**Exercise directions**
Your copy of the lines below must match them exactly and contain no images.
==== Provided material ====
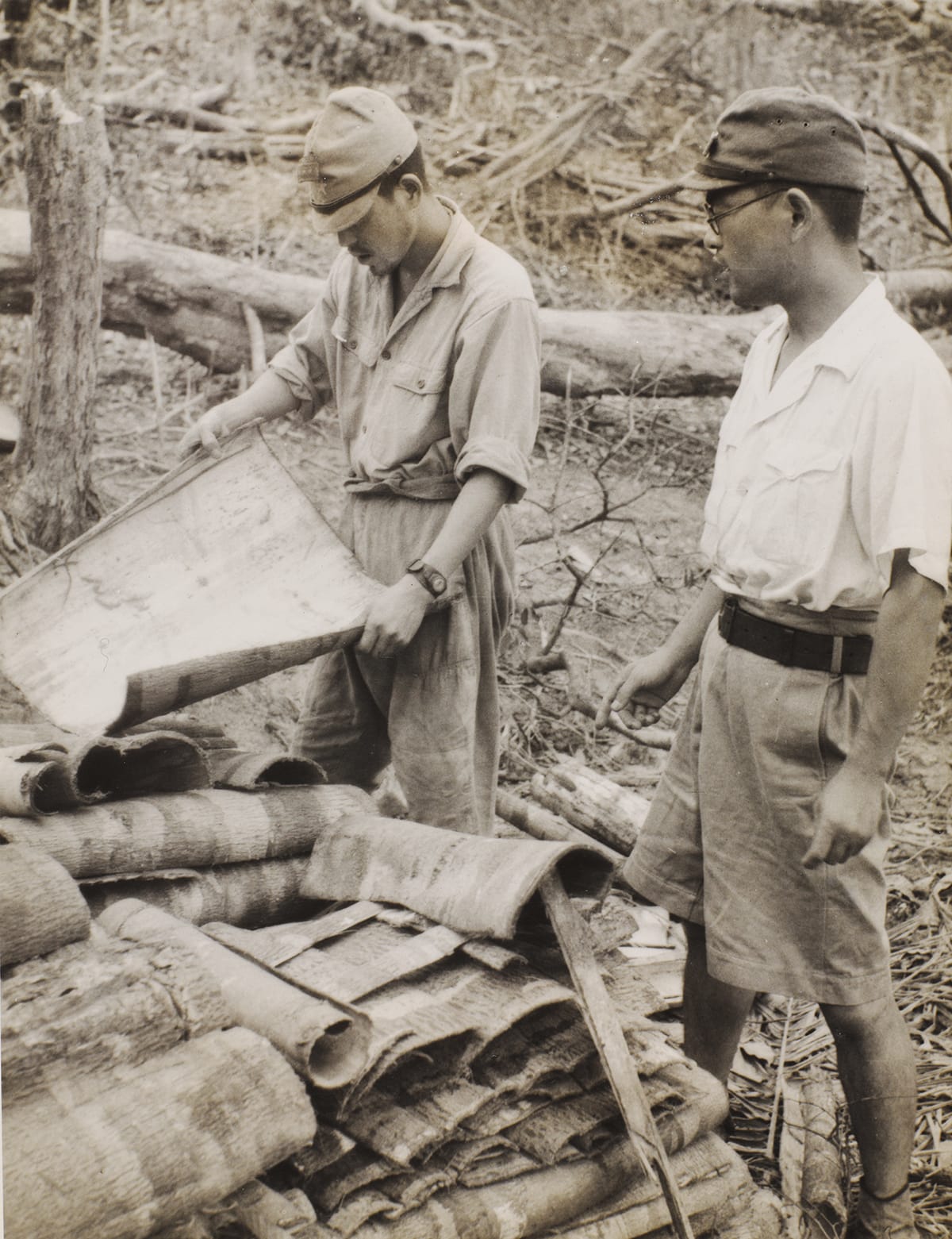 Japanese soldiers stacking tree bark into a pile, 1945. Image courtesy of the National Army Museum, London (NAM. 2009-11-4-4).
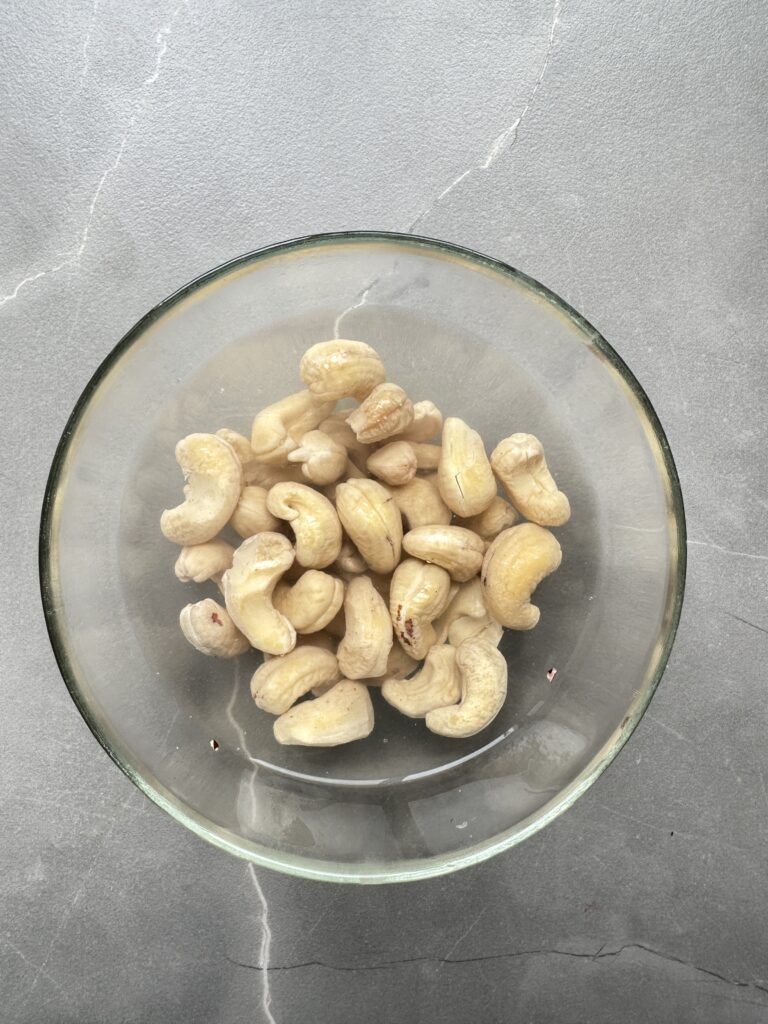 step one of cooking courgette orzo- soak the cashew nuts in boiling water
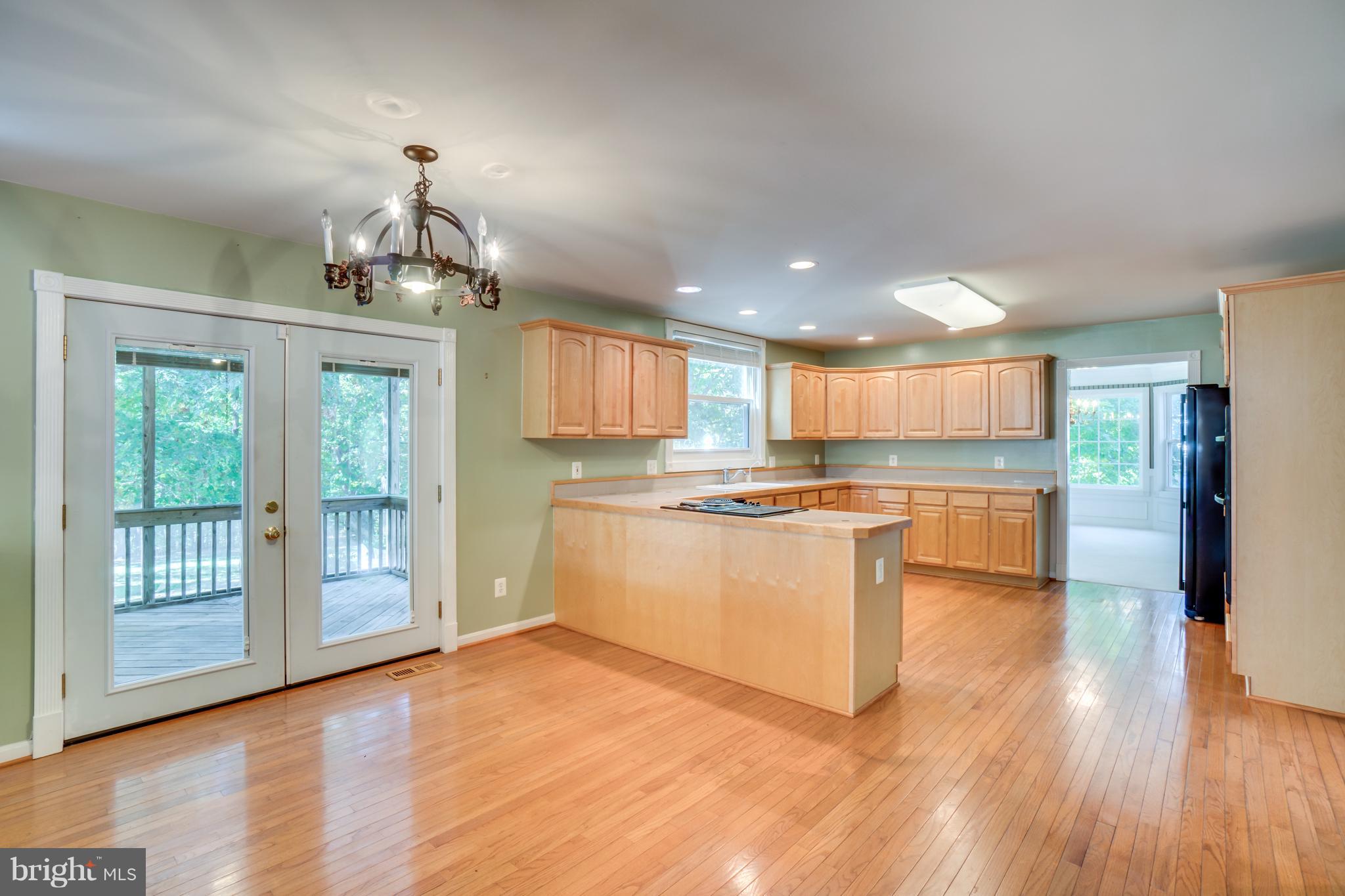 218 Greenbank Road Fredericksburg, VA 22406 - Photo 10 of 20 a large kitchen with cabinets wooden floor and stainless steel appliances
====
**Exercise response**
 Japanese soldiers stacking tree bark into a pile, 1945. Image courtesy of the National Army Museum, London (NAM. 2009-11-4-4).
 step one of cooking courgette orzo- soak the cashew nuts in boiling water
 218 Greenbank Road Fredericksburg, VA 22406 - Photo 10 of 20 a large kitchen with cabinets wooden floor and stainless steel appliances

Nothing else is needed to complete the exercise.